-- START OF DATASET ROWS --

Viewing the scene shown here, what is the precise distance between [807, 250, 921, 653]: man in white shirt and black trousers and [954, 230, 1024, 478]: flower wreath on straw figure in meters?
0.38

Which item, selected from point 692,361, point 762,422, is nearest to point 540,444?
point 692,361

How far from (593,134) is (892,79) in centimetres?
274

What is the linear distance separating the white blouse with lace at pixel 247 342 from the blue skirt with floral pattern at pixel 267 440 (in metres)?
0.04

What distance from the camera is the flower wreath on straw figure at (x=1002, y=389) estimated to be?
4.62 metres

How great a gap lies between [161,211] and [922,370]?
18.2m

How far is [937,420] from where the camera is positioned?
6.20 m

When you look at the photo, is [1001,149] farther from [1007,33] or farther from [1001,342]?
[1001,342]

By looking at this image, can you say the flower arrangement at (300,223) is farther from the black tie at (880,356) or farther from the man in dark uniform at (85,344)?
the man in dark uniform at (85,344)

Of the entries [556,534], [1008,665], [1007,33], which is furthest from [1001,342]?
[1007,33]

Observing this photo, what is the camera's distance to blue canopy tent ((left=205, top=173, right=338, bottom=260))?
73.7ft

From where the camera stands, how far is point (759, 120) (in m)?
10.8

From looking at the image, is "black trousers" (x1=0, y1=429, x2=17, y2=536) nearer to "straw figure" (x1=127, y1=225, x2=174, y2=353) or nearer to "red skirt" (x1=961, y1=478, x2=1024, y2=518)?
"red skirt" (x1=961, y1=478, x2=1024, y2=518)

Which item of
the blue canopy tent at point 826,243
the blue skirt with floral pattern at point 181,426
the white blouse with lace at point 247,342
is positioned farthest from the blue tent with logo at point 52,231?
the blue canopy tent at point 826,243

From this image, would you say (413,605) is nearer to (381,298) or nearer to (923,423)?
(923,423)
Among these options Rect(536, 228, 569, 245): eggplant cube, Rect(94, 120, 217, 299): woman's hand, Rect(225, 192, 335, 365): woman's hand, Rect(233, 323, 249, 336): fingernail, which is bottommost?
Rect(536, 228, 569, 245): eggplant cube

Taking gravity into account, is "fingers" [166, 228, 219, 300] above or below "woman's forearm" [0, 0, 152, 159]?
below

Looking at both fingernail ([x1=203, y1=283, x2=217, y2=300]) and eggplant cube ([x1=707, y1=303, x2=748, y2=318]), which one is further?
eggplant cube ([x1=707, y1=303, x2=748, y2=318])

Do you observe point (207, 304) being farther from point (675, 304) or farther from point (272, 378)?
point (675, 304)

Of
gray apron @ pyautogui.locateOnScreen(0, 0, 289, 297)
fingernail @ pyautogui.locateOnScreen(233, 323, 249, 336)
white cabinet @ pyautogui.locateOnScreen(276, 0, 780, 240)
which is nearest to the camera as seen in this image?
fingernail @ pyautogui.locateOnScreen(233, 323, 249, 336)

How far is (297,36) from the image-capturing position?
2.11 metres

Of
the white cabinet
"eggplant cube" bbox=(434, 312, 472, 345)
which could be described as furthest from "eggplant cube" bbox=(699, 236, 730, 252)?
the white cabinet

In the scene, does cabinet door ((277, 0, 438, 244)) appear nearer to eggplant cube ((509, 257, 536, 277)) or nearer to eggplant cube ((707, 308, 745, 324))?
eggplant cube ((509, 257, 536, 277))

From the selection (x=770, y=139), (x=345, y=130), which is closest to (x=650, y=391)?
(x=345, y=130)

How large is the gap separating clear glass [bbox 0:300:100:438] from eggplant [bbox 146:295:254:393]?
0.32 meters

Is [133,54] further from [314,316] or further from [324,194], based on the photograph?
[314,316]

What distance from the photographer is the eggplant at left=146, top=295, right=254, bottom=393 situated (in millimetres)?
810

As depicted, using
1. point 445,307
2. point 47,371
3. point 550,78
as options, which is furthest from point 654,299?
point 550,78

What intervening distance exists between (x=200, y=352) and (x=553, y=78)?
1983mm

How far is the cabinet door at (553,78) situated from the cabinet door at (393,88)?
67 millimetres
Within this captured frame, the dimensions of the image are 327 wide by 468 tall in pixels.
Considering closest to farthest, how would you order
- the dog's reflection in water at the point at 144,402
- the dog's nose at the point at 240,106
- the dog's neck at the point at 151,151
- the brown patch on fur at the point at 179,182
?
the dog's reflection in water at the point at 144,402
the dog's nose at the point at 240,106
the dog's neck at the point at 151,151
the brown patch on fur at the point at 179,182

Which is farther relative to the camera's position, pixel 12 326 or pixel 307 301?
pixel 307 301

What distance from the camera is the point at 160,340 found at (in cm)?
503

-- END OF DATASET ROWS --

▶ EXERCISE PROMPT
Copy all of the data above word for word, with no changes.

▶ RESPONSE TO THIS TASK
Viewing the scene shown here, what is the precise distance between [807, 250, 921, 653]: man in white shirt and black trousers and [954, 230, 1024, 478]: flower wreath on straw figure in meters?
0.38

Which item, selected from point 692,361, point 762,422, is nearest to point 540,444?
point 692,361

How far from (593,134) is (892,79) in centimetres?
274

What is the linear distance separating the white blouse with lace at pixel 247 342 from the blue skirt with floral pattern at pixel 267 440 (in metres)?
0.04

What distance from the camera is the flower wreath on straw figure at (x=1002, y=389) estimated to be?
4.62 metres

How great a gap lies between [161,211] and [922,370]?
18.2m

How far is [937,420] from where the camera is positioned?
6.20 m

When you look at the photo, is [1001,149] farther from [1007,33] or farther from [1001,342]?
[1001,342]

By looking at this image, can you say the flower arrangement at (300,223) is farther from the black tie at (880,356) or farther from the man in dark uniform at (85,344)?
the man in dark uniform at (85,344)

Of the entries [556,534], [1008,665], [1007,33], which is furthest from [1001,342]?
[1007,33]

Observing this photo, what is the camera's distance to blue canopy tent ((left=205, top=173, right=338, bottom=260))?
73.7ft

From where the camera stands, how far is point (759, 120) (in m)?
10.8

From looking at the image, is "black trousers" (x1=0, y1=429, x2=17, y2=536) nearer to "straw figure" (x1=127, y1=225, x2=174, y2=353) or nearer to "red skirt" (x1=961, y1=478, x2=1024, y2=518)?
"red skirt" (x1=961, y1=478, x2=1024, y2=518)

Which item of
the blue canopy tent at point 826,243
the blue skirt with floral pattern at point 181,426
the white blouse with lace at point 247,342
is positioned farthest from the blue tent with logo at point 52,231?
the blue canopy tent at point 826,243

From this image, would you say (413,605) is nearer to (381,298) or nearer to (923,423)?
(923,423)
Among these options Rect(536, 228, 569, 245): eggplant cube, Rect(94, 120, 217, 299): woman's hand, Rect(225, 192, 335, 365): woman's hand, Rect(233, 323, 249, 336): fingernail, which is bottommost?
Rect(536, 228, 569, 245): eggplant cube

Taking gravity into account, is "fingers" [166, 228, 219, 300] above or below "woman's forearm" [0, 0, 152, 159]?
below

Looking at both fingernail ([x1=203, y1=283, x2=217, y2=300]) and eggplant cube ([x1=707, y1=303, x2=748, y2=318]), which one is further?
eggplant cube ([x1=707, y1=303, x2=748, y2=318])

Do you observe point (207, 304) being farther from point (675, 304) or farther from point (272, 378)?
point (675, 304)

Of
gray apron @ pyautogui.locateOnScreen(0, 0, 289, 297)
fingernail @ pyautogui.locateOnScreen(233, 323, 249, 336)
white cabinet @ pyautogui.locateOnScreen(276, 0, 780, 240)
which is nearest to the camera as seen in this image?
fingernail @ pyautogui.locateOnScreen(233, 323, 249, 336)

How far is (297,36) from the image-capturing position?
2.11 metres

Of
the white cabinet
"eggplant cube" bbox=(434, 312, 472, 345)
which could be described as furthest from "eggplant cube" bbox=(699, 236, 730, 252)?
the white cabinet

In the scene, does cabinet door ((277, 0, 438, 244)) appear nearer to eggplant cube ((509, 257, 536, 277)) or nearer to eggplant cube ((707, 308, 745, 324))?
eggplant cube ((509, 257, 536, 277))

From the selection (x=770, y=139), (x=345, y=130), which is closest to (x=650, y=391)?
(x=345, y=130)

How large is the gap separating clear glass [bbox 0:300:100:438] from eggplant [bbox 146:295:254:393]?
0.32 meters

Is [133,54] further from [314,316] or further from [324,194], based on the photograph?
[314,316]

What distance from the photographer is the eggplant at left=146, top=295, right=254, bottom=393 situated (in millimetres)?
810

As depicted, using
1. point 445,307
2. point 47,371
3. point 550,78
as options, which is furthest from point 654,299?
point 550,78

What intervening distance exists between (x=200, y=352) and (x=553, y=78)?
1983mm

How far is the cabinet door at (553,78) situated from the cabinet door at (393,88)?
67 millimetres
Within this captured frame, the dimensions of the image are 327 wide by 468 tall in pixels.
Considering closest to farthest, how would you order
- the dog's reflection in water at the point at 144,402
- the dog's nose at the point at 240,106
- the dog's neck at the point at 151,151
- the brown patch on fur at the point at 179,182
?
the dog's reflection in water at the point at 144,402
the dog's nose at the point at 240,106
the dog's neck at the point at 151,151
the brown patch on fur at the point at 179,182

Which is farther relative to the camera's position, pixel 12 326 or pixel 307 301?
pixel 307 301

What distance from the camera is the point at 160,340 found at (in cm)?
503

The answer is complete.